What is being asked: Every entry below is to be copied exactly, with nothing left out.

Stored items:
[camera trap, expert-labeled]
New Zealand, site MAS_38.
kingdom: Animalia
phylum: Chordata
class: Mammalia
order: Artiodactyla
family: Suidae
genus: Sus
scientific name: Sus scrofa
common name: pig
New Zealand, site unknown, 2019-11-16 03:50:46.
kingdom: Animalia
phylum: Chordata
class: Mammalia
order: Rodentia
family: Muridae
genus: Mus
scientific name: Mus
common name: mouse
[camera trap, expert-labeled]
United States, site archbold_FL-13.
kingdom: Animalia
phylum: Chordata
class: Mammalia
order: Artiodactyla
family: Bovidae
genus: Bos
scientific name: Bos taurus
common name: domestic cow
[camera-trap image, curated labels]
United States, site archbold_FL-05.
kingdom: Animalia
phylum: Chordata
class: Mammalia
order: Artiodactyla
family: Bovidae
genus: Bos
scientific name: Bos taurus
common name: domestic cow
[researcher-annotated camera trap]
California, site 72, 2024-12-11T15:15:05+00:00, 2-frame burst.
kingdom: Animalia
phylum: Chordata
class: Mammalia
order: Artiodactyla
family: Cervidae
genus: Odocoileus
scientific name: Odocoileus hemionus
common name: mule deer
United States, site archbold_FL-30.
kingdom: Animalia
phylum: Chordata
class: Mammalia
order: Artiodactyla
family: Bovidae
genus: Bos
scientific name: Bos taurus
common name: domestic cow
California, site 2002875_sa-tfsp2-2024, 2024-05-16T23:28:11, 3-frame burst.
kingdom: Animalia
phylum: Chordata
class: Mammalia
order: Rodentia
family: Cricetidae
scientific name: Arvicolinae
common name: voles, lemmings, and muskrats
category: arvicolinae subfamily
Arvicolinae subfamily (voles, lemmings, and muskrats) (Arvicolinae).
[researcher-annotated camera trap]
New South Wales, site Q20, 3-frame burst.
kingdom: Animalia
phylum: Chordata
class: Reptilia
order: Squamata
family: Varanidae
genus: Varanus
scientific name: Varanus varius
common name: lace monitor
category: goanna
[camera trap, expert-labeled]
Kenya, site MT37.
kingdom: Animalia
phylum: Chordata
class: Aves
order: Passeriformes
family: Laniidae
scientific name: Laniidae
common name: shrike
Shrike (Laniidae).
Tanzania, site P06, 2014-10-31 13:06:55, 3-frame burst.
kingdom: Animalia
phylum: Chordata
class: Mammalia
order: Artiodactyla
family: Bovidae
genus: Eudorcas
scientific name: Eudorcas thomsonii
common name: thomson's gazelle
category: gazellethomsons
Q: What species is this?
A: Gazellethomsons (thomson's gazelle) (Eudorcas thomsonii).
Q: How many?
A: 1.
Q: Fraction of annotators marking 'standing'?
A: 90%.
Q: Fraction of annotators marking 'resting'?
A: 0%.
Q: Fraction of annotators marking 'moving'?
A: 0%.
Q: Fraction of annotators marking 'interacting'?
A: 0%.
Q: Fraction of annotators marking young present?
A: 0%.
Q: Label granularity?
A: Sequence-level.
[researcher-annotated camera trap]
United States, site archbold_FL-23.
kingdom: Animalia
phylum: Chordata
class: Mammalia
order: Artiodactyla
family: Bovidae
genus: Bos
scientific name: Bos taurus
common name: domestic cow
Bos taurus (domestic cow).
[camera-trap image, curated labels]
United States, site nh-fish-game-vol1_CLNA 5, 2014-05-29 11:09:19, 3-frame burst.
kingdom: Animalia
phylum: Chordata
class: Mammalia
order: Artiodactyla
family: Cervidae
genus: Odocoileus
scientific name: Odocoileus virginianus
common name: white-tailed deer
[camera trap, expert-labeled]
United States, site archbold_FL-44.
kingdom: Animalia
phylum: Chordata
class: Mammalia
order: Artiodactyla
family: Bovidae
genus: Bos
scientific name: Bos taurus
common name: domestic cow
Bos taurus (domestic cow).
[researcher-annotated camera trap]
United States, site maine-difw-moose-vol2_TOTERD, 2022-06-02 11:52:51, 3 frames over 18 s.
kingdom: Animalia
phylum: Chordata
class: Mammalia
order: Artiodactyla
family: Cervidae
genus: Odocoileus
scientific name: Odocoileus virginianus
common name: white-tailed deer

Completed exercise:
[camera trap, expert-labeled]
New Zealand, site MAS_38.
kingdom: Animalia
phylum: Chordata
class: Mammalia
order: Artiodactyla
family: Suidae
genus: Sus
scientific name: Sus scrofa
common name: pig
New Zealand, site unknown, 2019-11-16 03:50:46.
kingdom: Animalia
phylum: Chordata
class: Mammalia
order: Rodentia
family: Muridae
genus: Mus
scientific name: Mus
common name: mouse
[camera trap, expert-labeled]
United States, site archbold_FL-13.
kingdom: Animalia
phylum: Chordata
class: Mammalia
order: Artiodactyla
family: Bovidae
genus: Bos
scientific name: Bos taurus
common name: domestic cow
[camera-trap image, curated labels]
United States, site archbold_FL-05.
kingdom: Animalia
phylum: Chordata
class: Mammalia
order: Artiodactyla
family: Bovidae
genus: Bos
scientific name: Bos taurus
common name: domestic cow
[researcher-annotated camera trap]
California, site 72, 2024-12-11T15:15:05+00:00, 2-frame burst.
kingdom: Animalia
phylum: Chordata
class: Mammalia
order: Artiodactyla
family: Cervidae
genus: Odocoileus
scientific name: Odocoileus hemionus
common name: mule deer
United States, site archbold_FL-30.
kingdom: Animalia
phylum: Chordata
class: Mammalia
order: Artiodactyla
family: Bovidae
genus: Bos
scientific name: Bos taurus
common name: domestic cow
California, site 2002875_sa-tfsp2-2024, 2024-05-16T23:28:11, 3-frame burst.
kingdom: Animalia
phylum: Chordata
class: Mammalia
order: Rodentia
family: Cricetidae
scientific name: Arvicolinae
common name: voles, lemmings, and muskrats
category: arvicolinae subfamily
Arvicolinae subfamily (voles, lemmings, and muskrats) (Arvicolinae).
[researcher-annotated camera trap]
New South Wales, site Q20, 3-frame burst.
kingdom: Animalia
phylum: Chordata
class: Reptilia
order: Squamata
family: Varanidae
genus: Varanus
scientific name: Varanus varius
common name: lace monitor
category: goanna
[camera trap, expert-labeled]
Kenya, site MT37.
kingdom: Animalia
phylum: Chordata
class: Aves
order: Passeriformes
family: Laniidae
scientific name: Laniidae
common name: shrike
Shrike (Laniidae).
Tanzania, site P06, 2014-10-31 13:06:55, 3-frame burst.
kingdom: Animalia
phylum: Chordata
class: Mammalia
order: Artiodactyla
family: Bovidae
genus: Eudorcas
scientific name: Eudorcas thomsonii
common name: thomson's gazelle
category: gazellethomsons
Q: What species is this?
A: Gazellethomsons (thomson's gazelle) (Eudorcas thomsonii).
Q: How many?
A: 1.
Q: Fraction of annotators marking 'standing'?
A: 90%.
Q: Fraction of annotators marking 'resting'?
A: 0%.
Q: Fraction of annotators marking 'moving'?
A: 0%.
Q: Fraction of annotators marking 'interacting'?
A: 0%.
Q: Fraction of annotators marking young present?
A: 0%.
Q: Label granularity?
A: Sequence-level.
[researcher-annotated camera trap]
United States, site archbold_FL-23.
kingdom: Animalia
phylum: Chordata
class: Mammalia
order: Artiodactyla
family: Bovidae
genus: Bos
scientific name: Bos taurus
common name: domestic cow
Bos taurus (domestic cow).
[camera-trap image, curated labels]
United States, site nh-fish-game-vol1_CLNA 5, 2014-05-29 11:09:19, 3-frame burst.
kingdom: Animalia
phylum: Chordata
class: Mammalia
order: Artiodactyla
family: Cervidae
genus: Odocoileus
scientific name: Odocoileus virginianus
common name: white-tailed deer
[camera trap, expert-labeled]
United States, site archbold_FL-44.
kingdom: Animalia
phylum: Chordata
class: Mammalia
order: Artiodactyla
family: Bovidae
genus: Bos
scientific name: Bos taurus
common name: domestic cow
Bos taurus (domestic cow).
[researcher-annotated camera trap]
United States, site maine-difw-moose-vol2_TOTERD, 2022-06-02 11:52:51, 3 frames over 18 s.
kingdom: Animalia
phylum: Chordata
class: Mammalia
order: Artiodactyla
family: Cervidae
genus: Odocoileus
scientific name: Odocoileus virginianus
common name: white-tailed deer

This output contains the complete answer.